■ **CONSIGNE 1**: D'après le passage sur la musique, quel était le seul moyen d'entendre la musique savante avant les enregistrements ?

■ **PASSAGE SOURCE**:
--------

Notre rapport au monde a bien changé avec la technologie, nous le savons tous mais n’y faisons pas toujours attention. Je pense aussi à la musique. Avant les enregistrements, il n’y avait que le concert comme moyen d’entendre la musique savante. On l’écoutait une fois, et puis c’était fini, ou il fallait attendre un autre concert pour la réentendre. D’un autre côté, la musique populaire était sans doute plus vivante, dans la mesure où les gens chantaient beaucoup dans leur vie quotidienne.

--------

■ **LISTE À UTILISER**:
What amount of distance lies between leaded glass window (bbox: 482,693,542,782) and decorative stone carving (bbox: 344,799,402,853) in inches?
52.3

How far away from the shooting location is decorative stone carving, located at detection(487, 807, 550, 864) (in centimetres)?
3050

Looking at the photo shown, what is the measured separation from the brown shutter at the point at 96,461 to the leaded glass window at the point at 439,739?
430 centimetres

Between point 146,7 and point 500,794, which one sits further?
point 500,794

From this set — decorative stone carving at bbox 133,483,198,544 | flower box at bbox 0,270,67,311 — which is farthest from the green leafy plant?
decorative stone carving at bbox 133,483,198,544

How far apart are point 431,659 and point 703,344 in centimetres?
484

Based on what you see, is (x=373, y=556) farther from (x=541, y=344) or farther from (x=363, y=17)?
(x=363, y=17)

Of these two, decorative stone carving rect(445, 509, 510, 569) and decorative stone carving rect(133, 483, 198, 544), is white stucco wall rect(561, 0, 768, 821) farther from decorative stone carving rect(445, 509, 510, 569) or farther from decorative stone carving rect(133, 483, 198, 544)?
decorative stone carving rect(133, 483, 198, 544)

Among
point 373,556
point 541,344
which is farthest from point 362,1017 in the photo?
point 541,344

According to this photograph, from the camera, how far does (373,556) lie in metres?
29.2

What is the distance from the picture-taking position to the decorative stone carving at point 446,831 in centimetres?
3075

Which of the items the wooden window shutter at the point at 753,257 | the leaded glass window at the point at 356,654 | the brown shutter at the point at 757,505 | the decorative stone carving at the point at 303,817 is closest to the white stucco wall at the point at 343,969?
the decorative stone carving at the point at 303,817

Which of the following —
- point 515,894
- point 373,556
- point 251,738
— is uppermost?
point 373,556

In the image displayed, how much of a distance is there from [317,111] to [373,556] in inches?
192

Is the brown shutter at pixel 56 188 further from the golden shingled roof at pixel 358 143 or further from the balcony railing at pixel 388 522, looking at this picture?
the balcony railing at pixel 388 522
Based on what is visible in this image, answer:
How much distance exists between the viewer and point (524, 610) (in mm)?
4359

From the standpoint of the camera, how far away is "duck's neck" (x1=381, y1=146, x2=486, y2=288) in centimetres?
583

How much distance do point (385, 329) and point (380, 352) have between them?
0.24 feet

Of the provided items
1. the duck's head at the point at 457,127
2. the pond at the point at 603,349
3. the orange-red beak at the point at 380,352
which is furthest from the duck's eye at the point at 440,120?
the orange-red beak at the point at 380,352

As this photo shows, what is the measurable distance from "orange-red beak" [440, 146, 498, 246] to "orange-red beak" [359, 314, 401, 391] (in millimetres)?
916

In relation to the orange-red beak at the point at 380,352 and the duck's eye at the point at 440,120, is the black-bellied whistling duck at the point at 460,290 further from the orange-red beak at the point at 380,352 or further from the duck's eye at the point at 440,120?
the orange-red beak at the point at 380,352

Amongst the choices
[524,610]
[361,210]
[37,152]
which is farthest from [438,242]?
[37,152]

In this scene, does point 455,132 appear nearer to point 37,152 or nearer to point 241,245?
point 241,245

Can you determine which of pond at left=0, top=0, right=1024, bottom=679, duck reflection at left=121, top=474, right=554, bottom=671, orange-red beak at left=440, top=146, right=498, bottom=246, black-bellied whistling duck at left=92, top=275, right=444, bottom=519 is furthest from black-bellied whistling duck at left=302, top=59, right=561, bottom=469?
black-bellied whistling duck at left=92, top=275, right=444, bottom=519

--------

■ **CONSIGNE 2**: Donne sous forme de liste numérotée les lignes de la liste, en commençant à celle qui contient « As this photo » et en allant jusqu'à la fin de la liste ; laisse de côté les lignes vides.

■ **RÉPONSE RÉDIGÉE 1**: Le concert.

■ **RÉPONSE RÉDIGÉE 2**:
1. As this photo shows, what is the measurable distance from "orange-red beak" [440, 146, 498, 246] to "orange-red beak" [359, 314, 401, 391] (in millimetres)?
2. 916
3. In relation to the orange-red beak at the point at 380,352 and the duck's eye at the point at 440,120, is the black-bellied whistling duck at the point at 460,290 further from the orange-red beak at the point at 380,352 or further from the duck's eye at the point at 440,120?
4. the orange-red beak at the point at 380,352
5. Amongst the choices
6. [524,610]
7. [361,210]
8. [37,152]
9. which is farthest from [438,242]?
10. [37,152]
11. In this scene, does point 455,132 appear nearer to point 37,152 or nearer to point 241,245?
12. point 241,245
13. Can you determine which of pond at left=0, top=0, right=1024, bottom=679, duck reflection at left=121, top=474, right=554, bottom=671, orange-red beak at left=440, top=146, right=498, bottom=246, black-bellied whistling duck at left=92, top=275, right=444, bottom=519 is furthest from black-bellied whistling duck at left=302, top=59, right=561, bottom=469?
14. black-bellied whistling duck at left=92, top=275, right=444, bottom=519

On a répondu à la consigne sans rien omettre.